Decidira fazer o curso. Mas o que ele iria falar para seus chefes? Durante o fim de semana, depois de algum tempo refletindo, optaria pelo mais irônico.
E na segunda de manhã, telefonou para o tráfego da agência:
— Alô? Oi! Tudo bem? Olha só, eu torci o tornozelo ontem... Vou ter que ficar em casa de molho essa semana.
Para ter um bom álibi, publicou no Facebook a foto de algum pé com gesso. Só teve o trabalho de procurar nas imagens no Google e colocar a legenda: "De molho em casa :(".

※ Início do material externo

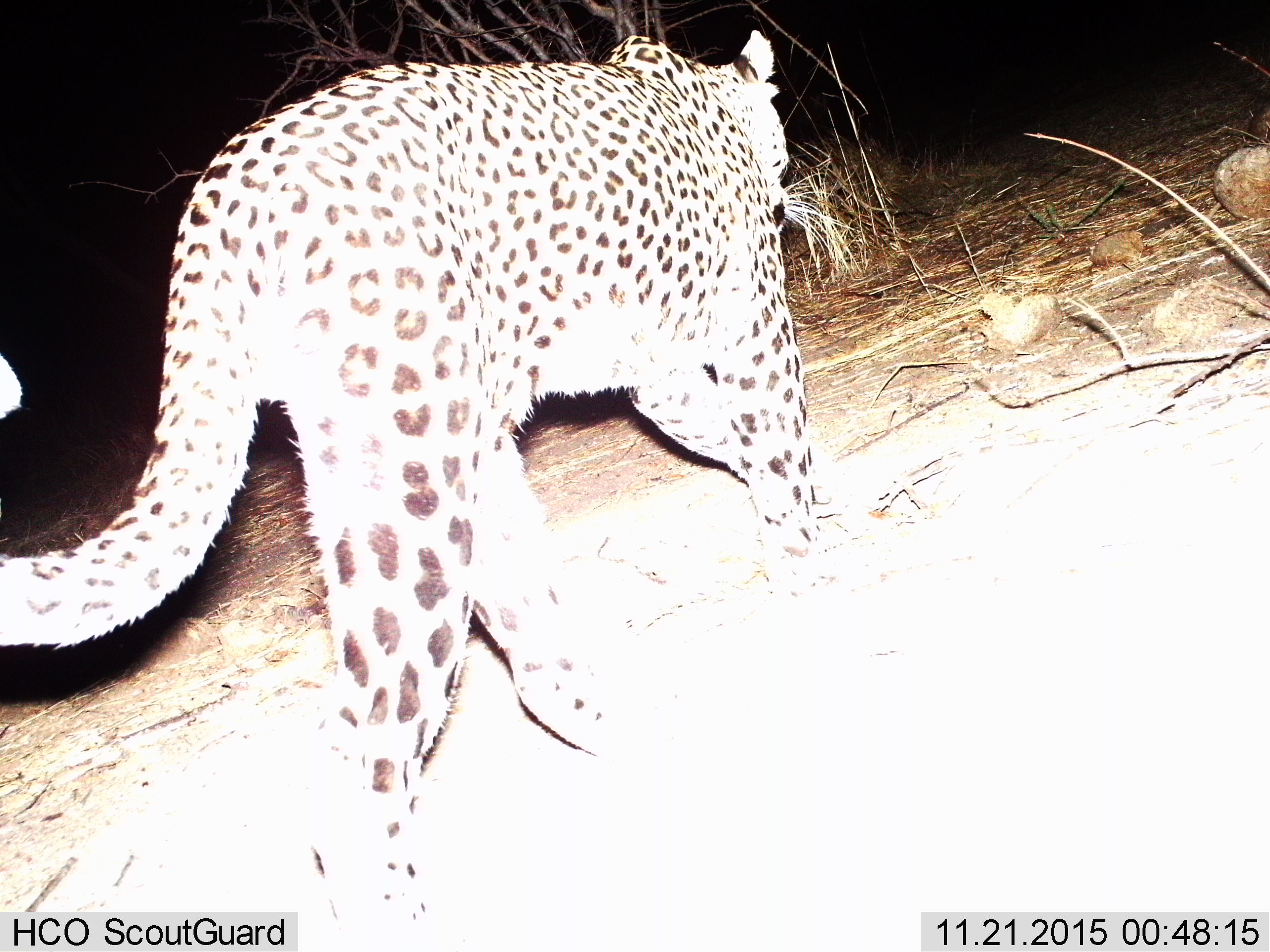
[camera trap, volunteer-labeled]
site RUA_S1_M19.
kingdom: Animalia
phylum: Chordata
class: Mammalia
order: Carnivora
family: Felidae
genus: Panthera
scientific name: Panthera pardus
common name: leopard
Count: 1.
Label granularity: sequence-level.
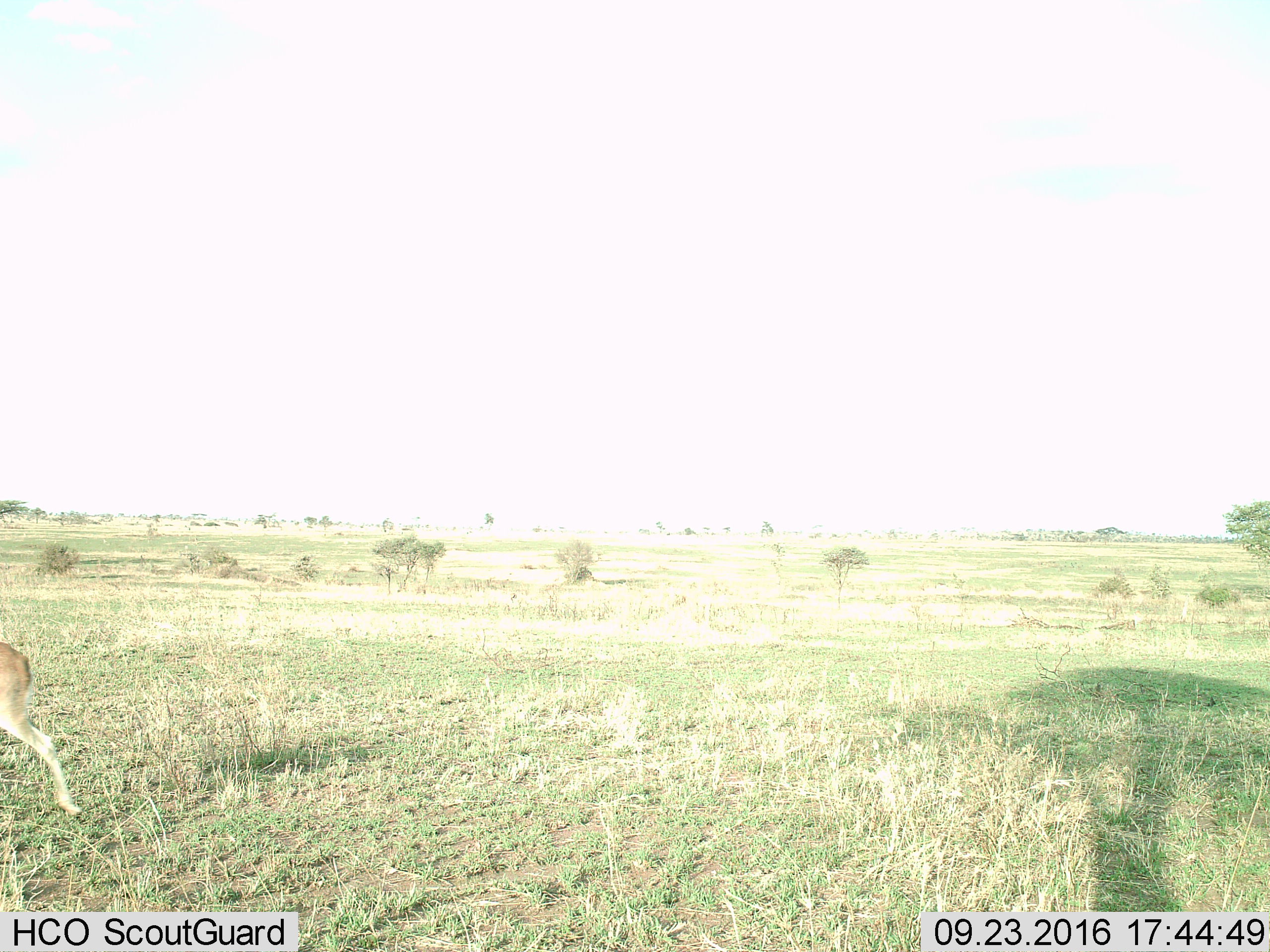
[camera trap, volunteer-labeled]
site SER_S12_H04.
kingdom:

Deu tudo certo no curso. Aprendeu os fundamentos, comprou os sapatos, conheceu a história da arte e treinou exaustivamente em casa. Descobriu que tinha talento. Fantasiou a semana inteira sobre como seria sua vida se conseguisse dedicar mais tempo à atividade.

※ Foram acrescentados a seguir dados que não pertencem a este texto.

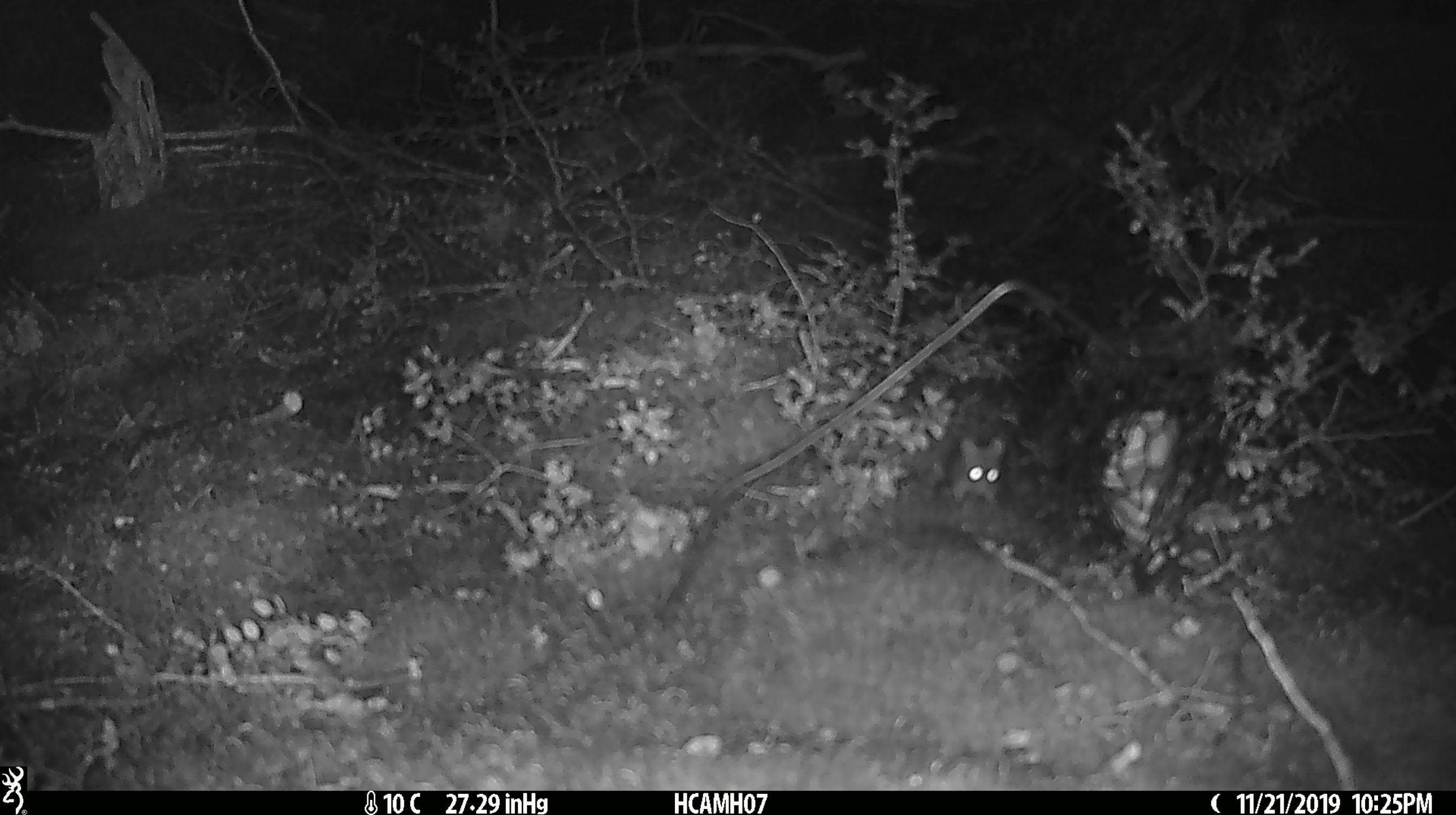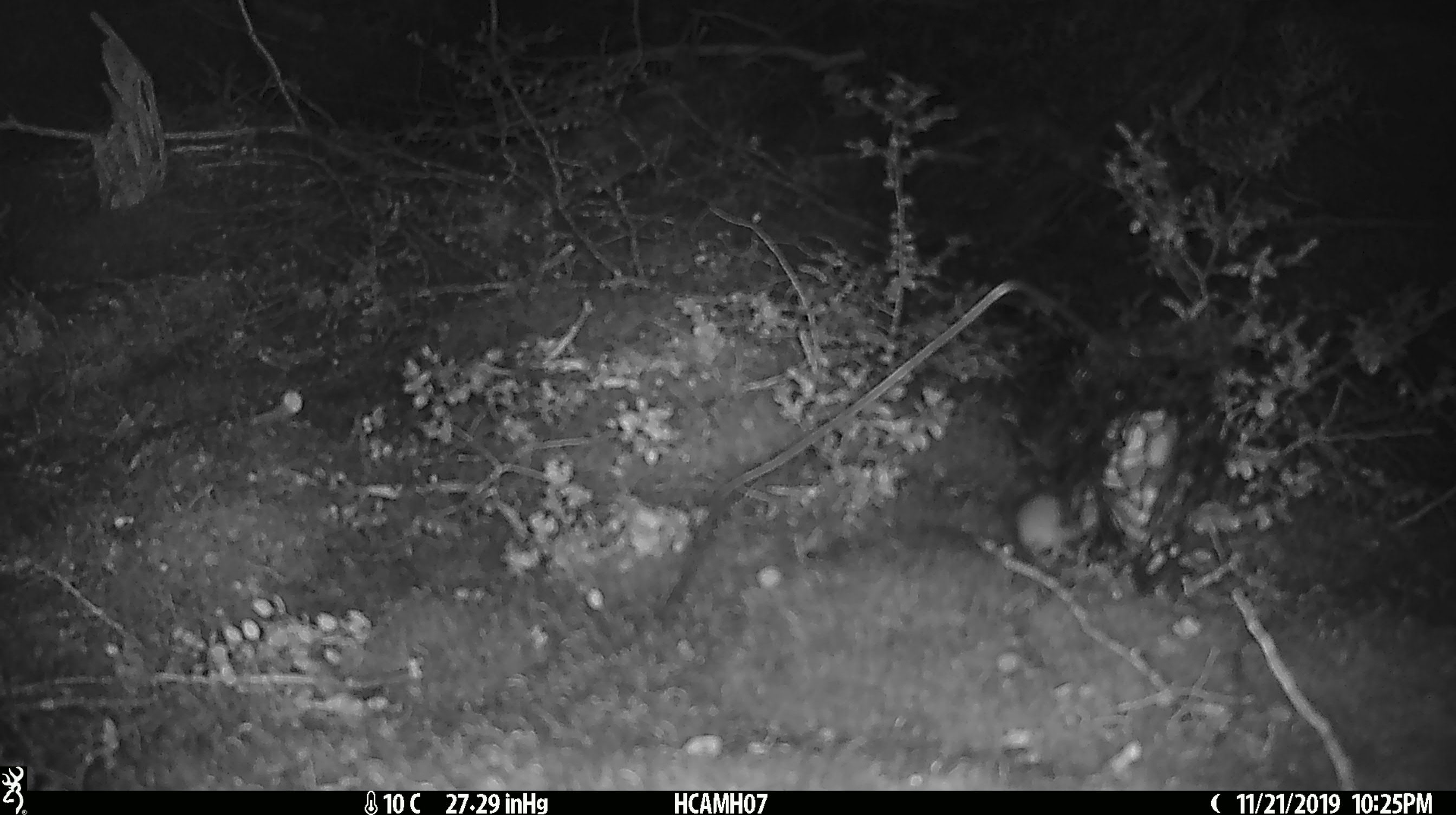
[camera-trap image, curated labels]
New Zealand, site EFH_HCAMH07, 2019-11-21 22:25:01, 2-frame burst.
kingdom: Animalia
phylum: Chordata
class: Mammalia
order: Rodentia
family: Muridae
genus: Mus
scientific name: Mus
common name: mouse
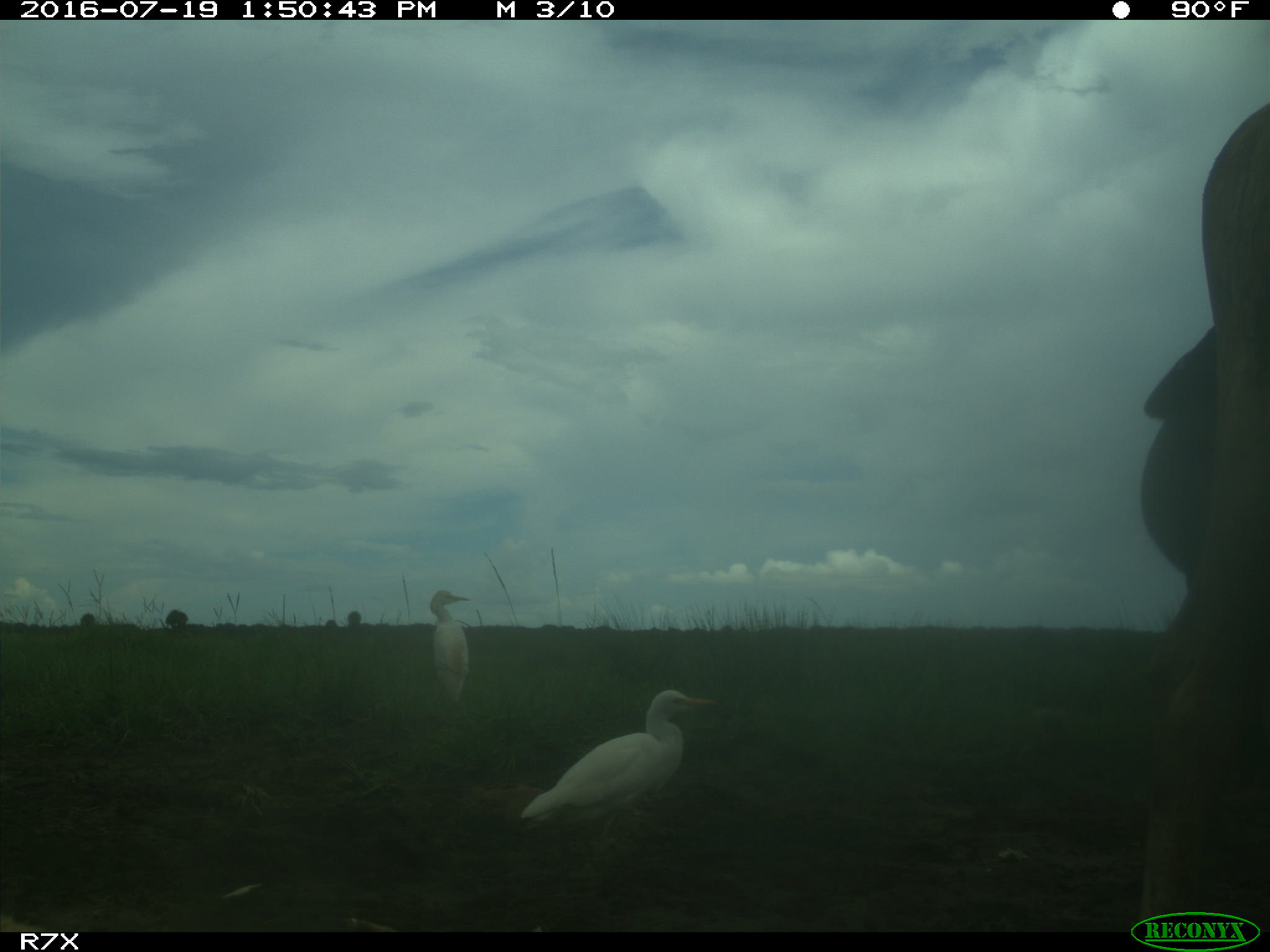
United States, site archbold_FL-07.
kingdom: Animalia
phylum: Chordata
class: Mammalia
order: Artiodactyla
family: Bovidae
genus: Bos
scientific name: Bos taurus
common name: domestic cow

Tantos sonhos fizeram o tempo passar rápido. Logo chegou a sexta-feira e na segunda seguinte, voltaria para a agência e sua vida normal.
Foi o que aconteceu. Os sonhos foram praticamente esquecidos enquanto usava sua brilhante criatividade artística para replicar os banners que surgiam em sua pauta de trabalho. Alguns atrasados da semana anterior.
Com tantos trabalhos para por em dia, essa semana também passou rápido.
Toda a equipe de criação resolveu fazer um happy hour para aproveitar a noite, que estava quente e agradável.
Fecharam uma garrafa de cachaça. Mesmo beliscando diversas porções de provolone e parmesão, depois de algumas doses, Rodrigo não conseguiu se segurar.
O álcool tinha diluído sua vergonha e ele começou a sapatear ao som de Anunciação do Alceu Valença. Fazia mãos de musicais de jazz, rodava com os joelhos no chão e ia até o banheiro andando de lado, tirando e colocando na cabeça uma cartola imaginária.
Desde esse dia, Rodrigo passou a ser conhecido pelo apelido de Nárnia: a cachaça, o queijo e o sapateado.